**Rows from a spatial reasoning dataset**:
----------

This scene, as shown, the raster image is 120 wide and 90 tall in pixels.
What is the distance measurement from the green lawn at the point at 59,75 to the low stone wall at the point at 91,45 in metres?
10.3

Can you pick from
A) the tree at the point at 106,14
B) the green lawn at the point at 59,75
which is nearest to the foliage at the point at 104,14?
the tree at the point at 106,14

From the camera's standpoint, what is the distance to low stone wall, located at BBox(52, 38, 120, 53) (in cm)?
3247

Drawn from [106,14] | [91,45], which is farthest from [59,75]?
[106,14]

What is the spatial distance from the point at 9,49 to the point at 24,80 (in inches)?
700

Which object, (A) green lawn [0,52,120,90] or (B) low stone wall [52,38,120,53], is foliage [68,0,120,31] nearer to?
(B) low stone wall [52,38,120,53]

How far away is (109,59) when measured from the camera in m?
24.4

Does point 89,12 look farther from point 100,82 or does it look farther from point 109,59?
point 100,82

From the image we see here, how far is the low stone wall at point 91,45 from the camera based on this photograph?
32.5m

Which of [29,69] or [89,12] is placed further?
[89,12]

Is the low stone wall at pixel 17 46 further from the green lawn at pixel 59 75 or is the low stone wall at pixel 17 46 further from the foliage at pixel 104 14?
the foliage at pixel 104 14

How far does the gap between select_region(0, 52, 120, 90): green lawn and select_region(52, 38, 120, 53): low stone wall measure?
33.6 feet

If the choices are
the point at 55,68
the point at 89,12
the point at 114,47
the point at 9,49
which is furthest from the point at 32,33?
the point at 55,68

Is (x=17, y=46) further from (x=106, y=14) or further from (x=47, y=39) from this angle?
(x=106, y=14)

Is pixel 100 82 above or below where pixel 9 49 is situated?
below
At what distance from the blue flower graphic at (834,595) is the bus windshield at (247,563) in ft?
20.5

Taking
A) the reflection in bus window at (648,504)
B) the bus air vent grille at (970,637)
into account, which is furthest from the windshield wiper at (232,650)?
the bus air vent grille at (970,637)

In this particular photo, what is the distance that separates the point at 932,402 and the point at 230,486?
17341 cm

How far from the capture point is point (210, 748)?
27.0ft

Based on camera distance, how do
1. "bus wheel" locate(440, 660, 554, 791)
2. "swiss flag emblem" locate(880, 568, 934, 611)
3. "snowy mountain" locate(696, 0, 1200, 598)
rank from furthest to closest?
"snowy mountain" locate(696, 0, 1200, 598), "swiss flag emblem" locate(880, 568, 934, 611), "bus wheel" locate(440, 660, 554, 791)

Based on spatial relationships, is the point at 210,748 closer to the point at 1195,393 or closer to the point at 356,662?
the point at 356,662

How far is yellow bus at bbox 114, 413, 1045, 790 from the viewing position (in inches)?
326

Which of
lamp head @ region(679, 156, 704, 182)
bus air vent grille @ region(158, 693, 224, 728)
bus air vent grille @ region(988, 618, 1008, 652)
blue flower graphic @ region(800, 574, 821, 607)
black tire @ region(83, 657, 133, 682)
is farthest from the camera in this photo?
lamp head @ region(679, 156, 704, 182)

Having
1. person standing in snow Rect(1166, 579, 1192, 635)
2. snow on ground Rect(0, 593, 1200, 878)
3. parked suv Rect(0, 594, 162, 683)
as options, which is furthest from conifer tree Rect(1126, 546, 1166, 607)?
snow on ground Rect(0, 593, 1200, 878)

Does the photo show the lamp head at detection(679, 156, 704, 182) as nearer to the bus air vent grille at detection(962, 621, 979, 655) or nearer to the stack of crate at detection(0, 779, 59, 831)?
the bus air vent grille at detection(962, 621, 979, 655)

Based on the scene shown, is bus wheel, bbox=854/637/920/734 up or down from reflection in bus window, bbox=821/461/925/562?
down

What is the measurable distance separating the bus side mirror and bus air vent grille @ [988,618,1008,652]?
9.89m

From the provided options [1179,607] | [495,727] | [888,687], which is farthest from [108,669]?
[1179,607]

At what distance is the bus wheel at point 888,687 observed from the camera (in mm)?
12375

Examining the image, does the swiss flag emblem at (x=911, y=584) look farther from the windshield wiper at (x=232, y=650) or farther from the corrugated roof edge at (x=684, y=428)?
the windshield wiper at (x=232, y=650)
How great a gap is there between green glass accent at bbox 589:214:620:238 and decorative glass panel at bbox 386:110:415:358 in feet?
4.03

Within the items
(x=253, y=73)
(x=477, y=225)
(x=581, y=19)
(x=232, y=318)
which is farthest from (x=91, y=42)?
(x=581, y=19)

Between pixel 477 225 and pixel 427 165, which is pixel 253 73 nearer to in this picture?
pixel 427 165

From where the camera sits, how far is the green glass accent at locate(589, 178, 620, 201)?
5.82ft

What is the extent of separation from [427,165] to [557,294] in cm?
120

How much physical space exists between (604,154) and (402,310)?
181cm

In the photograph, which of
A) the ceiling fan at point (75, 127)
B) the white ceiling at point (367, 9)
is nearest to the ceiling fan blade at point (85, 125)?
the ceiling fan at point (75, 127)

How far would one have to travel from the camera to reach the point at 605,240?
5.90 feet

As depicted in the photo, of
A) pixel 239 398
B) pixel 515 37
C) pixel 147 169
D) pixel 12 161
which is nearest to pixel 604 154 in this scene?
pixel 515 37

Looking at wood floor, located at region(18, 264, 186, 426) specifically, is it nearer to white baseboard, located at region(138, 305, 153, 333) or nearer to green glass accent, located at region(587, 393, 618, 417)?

----------

**WRITTEN REQUEST**: Convert all the lines of the material into a numbered list, omitting the blank lines.

**FINAL RESULT**:
1. This scene, as shown, the raster image is 120 wide and 90 tall in pixels.
2. What is the distance measurement from the green lawn at the point at 59,75 to the low stone wall at the point at 91,45 in metres?
3. 10.3
4. Can you pick from
5. A) the tree at the point at 106,14
6. B) the green lawn at the point at 59,75
7. which is nearest to the foliage at the point at 104,14?
8. the tree at the point at 106,14
9. From the camera's standpoint, what is the distance to low stone wall, located at BBox(52, 38, 120, 53) (in cm)?
10. 3247
11. Drawn from [106,14] | [91,45], which is farthest from [59,75]?
12. [106,14]
13. What is the spatial distance from the point at 9,49 to the point at 24,80 (in inches)?
14. 700
15. Which object, (A) green lawn [0,52,120,90] or (B) low stone wall [52,38,120,53], is foliage [68,0,120,31] nearer to?
16. (B) low stone wall [52,38,120,53]
17. How far away is (109,59) when measured from the camera in m?
18. 24.4
19. Does point 89,12 look farther from point 100,82 or does it look farther from point 109,59?
20. point 100,82
21. From the image we see here, how far is the low stone wall at point 91,45 from the camera based on this photograph?
22. 32.5m
23. Which of [29,69] or [89,12] is placed further?
24. [89,12]
25. Is the low stone wall at pixel 17 46 further from the green lawn at pixel 59 75 or is the low stone wall at pixel 17 46 further from the foliage at pixel 104 14?
26. the foliage at pixel 104 14
27. How far does the gap between select_region(0, 52, 120, 90): green lawn and select_region(52, 38, 120, 53): low stone wall measure?
28. 33.6 feet
29. If the choices are
30. the point at 55,68
31. the point at 89,12
32. the point at 114,47
33. the point at 9,49
34. which is furthest from the point at 32,33?
35. the point at 55,68
36. Is (x=17, y=46) further from (x=106, y=14) or further from (x=47, y=39) from this angle?
37. (x=106, y=14)
38. Is pixel 100 82 above or below where pixel 9 49 is situated?
39. below
40. At what distance from the blue flower graphic at (834,595) is the bus windshield at (247,563) in ft?
41. 20.5
42. Taking
43. A) the reflection in bus window at (648,504)
44. B) the bus air vent grille at (970,637)
45. into account, which is furthest from the windshield wiper at (232,650)?
46. the bus air vent grille at (970,637)
47. In this particular photo, what is the distance that separates the point at 932,402 and the point at 230,486?
48. 17341 cm
49. How far from the capture point is point (210, 748)?
50. 27.0ft
51. Based on camera distance, how do
52. 1. "bus wheel" locate(440, 660, 554, 791)
53. 2. "swiss flag emblem" locate(880, 568, 934, 611)
54. 3. "snowy mountain" locate(696, 0, 1200, 598)
55. rank from furthest to closest?
56. "snowy mountain" locate(696, 0, 1200, 598), "swiss flag emblem" locate(880, 568, 934, 611), "bus wheel" locate(440, 660, 554, 791)
57. Based on spatial relationships, is the point at 210,748 closer to the point at 1195,393 or closer to the point at 356,662?
58. the point at 356,662
59. How far is yellow bus at bbox 114, 413, 1045, 790 from the viewing position (in inches)?
60. 326
61. Which of
62. lamp head @ region(679, 156, 704, 182)
63. bus air vent grille @ region(158, 693, 224, 728)
64. bus air vent grille @ region(988, 618, 1008, 652)
65. blue flower graphic @ region(800, 574, 821, 607)
66. black tire @ region(83, 657, 133, 682)
67. is farthest from the camera in this photo?
68. lamp head @ region(679, 156, 704, 182)
69. Having
70. 1. person standing in snow Rect(1166, 579, 1192, 635)
71. 2. snow on ground Rect(0, 593, 1200, 878)
72. 3. parked suv Rect(0, 594, 162, 683)
73. as options, which is furthest from conifer tree Rect(1126, 546, 1166, 607)?
74. snow on ground Rect(0, 593, 1200, 878)
75. Does the photo show the lamp head at detection(679, 156, 704, 182) as nearer to the bus air vent grille at detection(962, 621, 979, 655) or nearer to the stack of crate at detection(0, 779, 59, 831)?
76. the bus air vent grille at detection(962, 621, 979, 655)
77. Based on the scene shown, is bus wheel, bbox=854/637/920/734 up or down from reflection in bus window, bbox=821/461/925/562?
78. down
79. What is the measurable distance separating the bus side mirror and bus air vent grille @ [988,618,1008,652]?
80. 9.89m
81. From the provided options [1179,607] | [495,727] | [888,687], which is farthest from [108,669]?
82. [1179,607]
83. At what distance is the bus wheel at point 888,687 observed from the camera (in mm)?
84. 12375
85. Examining the image, does the swiss flag emblem at (x=911, y=584) look farther from the windshield wiper at (x=232, y=650) or farther from the corrugated roof edge at (x=684, y=428)?
86. the windshield wiper at (x=232, y=650)
87. How great a gap is there between green glass accent at bbox 589:214:620:238 and decorative glass panel at bbox 386:110:415:358 in feet?
88. 4.03
89. Within the items
90. (x=253, y=73)
91. (x=477, y=225)
92. (x=581, y=19)
93. (x=232, y=318)
94. which is farthest from (x=91, y=42)?
95. (x=581, y=19)
96. Between pixel 477 225 and pixel 427 165, which is pixel 253 73 nearer to in this picture?
97. pixel 427 165
98. From where the camera sits, how far is the green glass accent at locate(589, 178, 620, 201)?
99. 5.82ft
100. What is the extent of separation from [427,165] to [557,294] in cm?
101. 120
102. How much physical space exists between (604,154) and (402,310)?
103. 181cm
104. In the photograph, which of
105. A) the ceiling fan at point (75, 127)
106. B) the white ceiling at point (367, 9)
107. is nearest to the ceiling fan blade at point (85, 125)?
108. the ceiling fan at point (75, 127)
109. How far would one have to travel from the camera to reach the point at 605,240?
110. 5.90 feet
111. As depicted in the photo, of
112. A) pixel 239 398
113. B) pixel 515 37
114. C) pixel 147 169
115. D) pixel 12 161
116. which is nearest to pixel 604 154 in this scene?
117. pixel 515 37
118. Looking at wood floor, located at region(18, 264, 186, 426) specifically, is it nearer to white baseboard, located at region(138, 305, 153, 333) or nearer to green glass accent, located at region(587, 393, 618, 417)?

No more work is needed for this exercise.